Published: February 29, 2020
Afghan government, Taliban will hold negotiations to end decades long war in region, say sources. PHOTO: AFP/FILE

Afghan government, Taliban will hold negotiations to end decades long war in region, say sources. PHOTO: AFP/FILE

KARACHI: The second phase of Afghan peace process, intra-Afghan dialogue, is likely to begin in March after the signing of imminent peace deal between US and Afghan Taliban in Qatar on Saturday (today), The Express Tribune has learnt.

Under the intra-Afghan dialogue the government of Ashraf Ghani, the Taliban and other factions will hold negotiations which could pave the way for sustainable peace in the war-torn country.

According to sources, the venue of intra-Afghan talks would be decided with the consultation of all stakeholders and dialogue is likely to be held in Kabul.

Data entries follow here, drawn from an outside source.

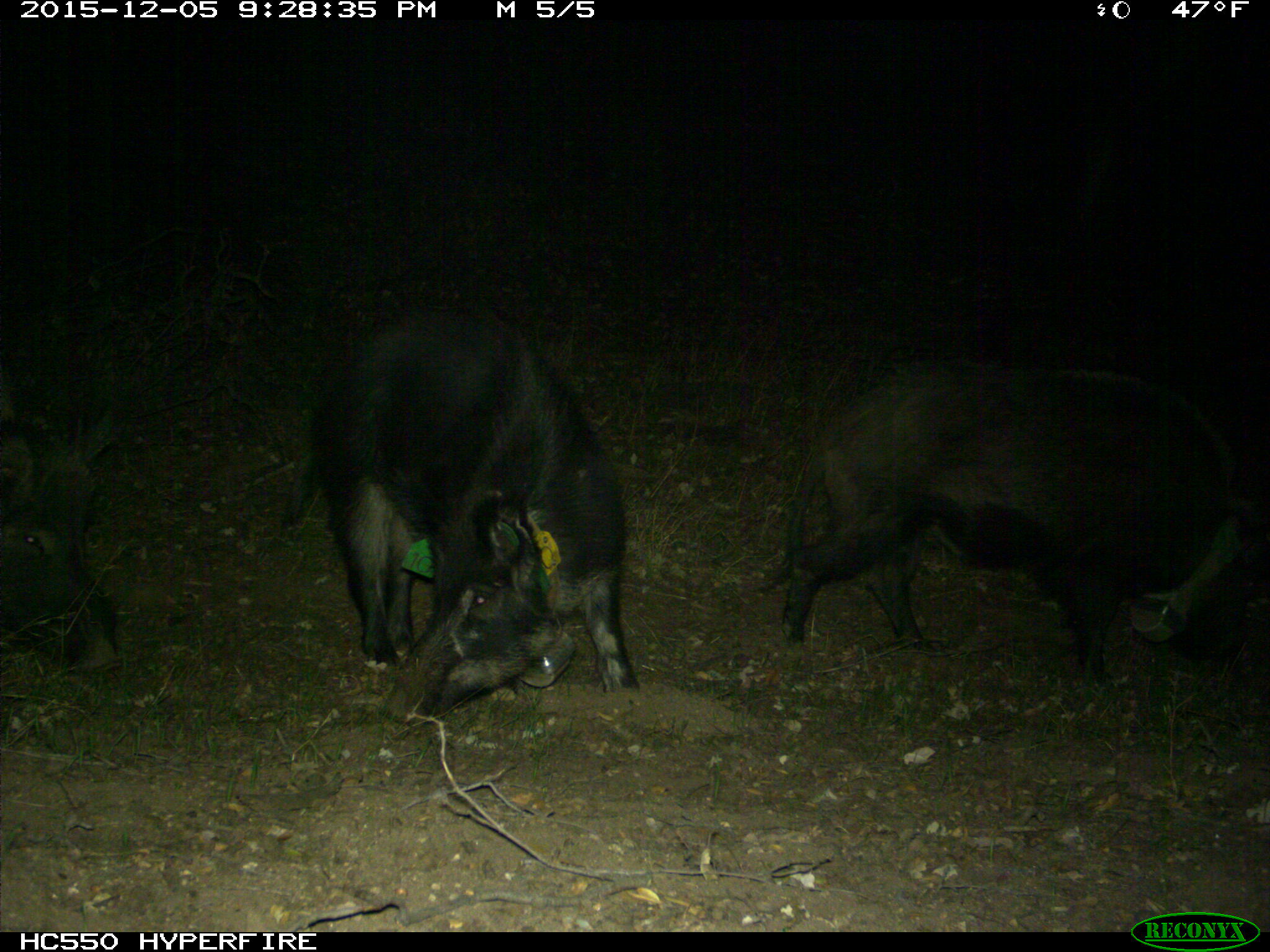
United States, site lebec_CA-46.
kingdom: Animalia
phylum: Chordata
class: Mammalia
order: Artiodactyla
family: Suidae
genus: Sus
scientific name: Sus scrofa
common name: wild boar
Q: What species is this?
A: Sus scrofa (wild boar).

The ‘Afghan Peace Conference’ will also be organised involving all stakeholders to further boost the dialogue process, the sources added.

Formation of the Afghan government and power-sharing formula among the stakeholders will be the top agenda of the intra-Afghan talks and agreement is also expected to be signed between all parties.

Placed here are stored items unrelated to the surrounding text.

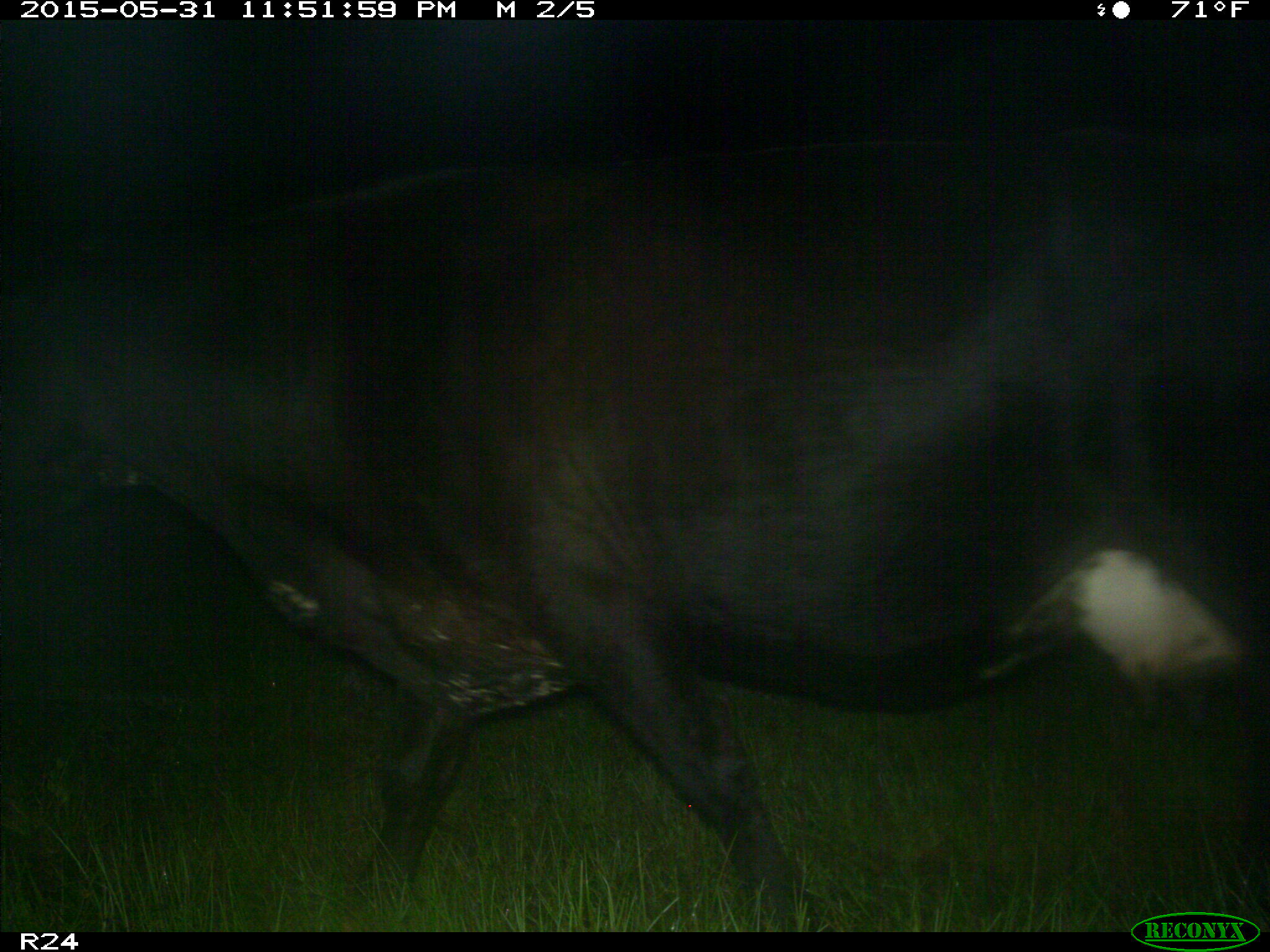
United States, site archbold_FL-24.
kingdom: Animalia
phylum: Chordata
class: Mammalia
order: Artiodactyla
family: Bovidae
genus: Bos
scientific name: Bos taurus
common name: domestic cow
Bos taurus (domestic cow).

The talks will also focus on issues including establishment of permanent peace, development of war-raged country and to provide relief to the masses who have been suffering under the relentless conflict.

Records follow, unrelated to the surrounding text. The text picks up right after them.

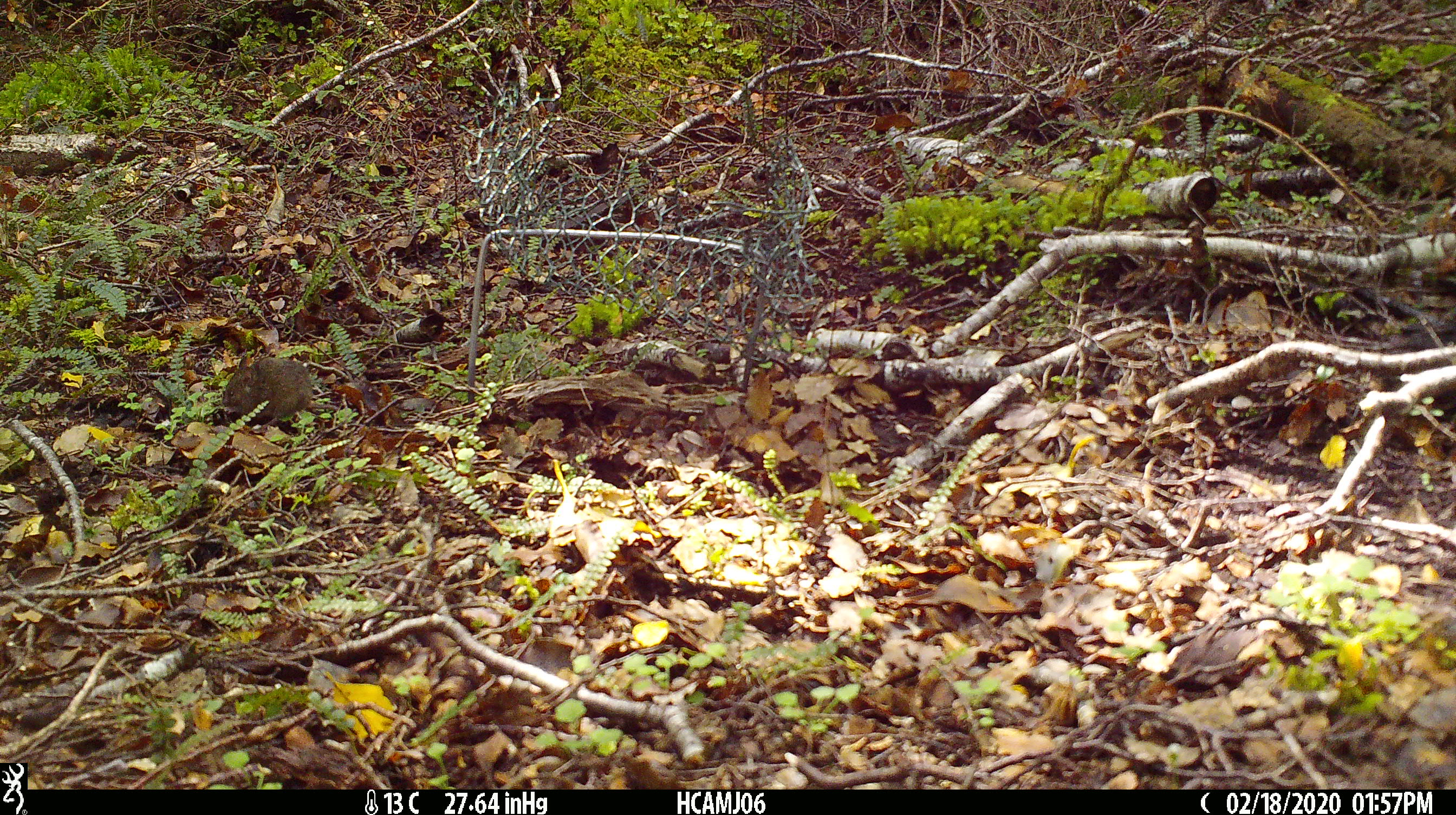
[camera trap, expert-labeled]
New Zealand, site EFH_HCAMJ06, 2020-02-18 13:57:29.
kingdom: Animalia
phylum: Chordata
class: Mammalia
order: Rodentia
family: Muridae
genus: Mus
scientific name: Mus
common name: mouse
Mouse (Mus).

Invitation to Afghan peace deal signing acknowledgement of Pakistan’s efforts: FM

Pakistan has played a key role in brokering the deal between the US and the Afghan Taliban since it not only facilitated the talks but also persuaded the Taliban to show flexibility on the issue of reduction of violence as well as intra-Afghan dialogue.

Foreign Minister Shah Mehmood Qureshi, meanwhile, will attend the Doha signing ceremony from Pakistan.

Ahead of the signing session, FM Qureshi told audience at a Pakistani Embassy in Doha that the US-Taliban deal in a vindication of Islamabad’s stance that there is no solution to end the war in Afghanistan except through reconciliation.

The US-Taliban agreement, if inked on Saturday, would begin a phased withdrawal of American and coalition forces and would also require the Taliban to initiate a formal dialogue with the Afghan government and other political and civil society groups on a permanent nationwide ceasefire and power-sharing in post-war Afghanistan.

The Taliban now hold sway over half the country, and are at their most powerful since the US invasion in 2001.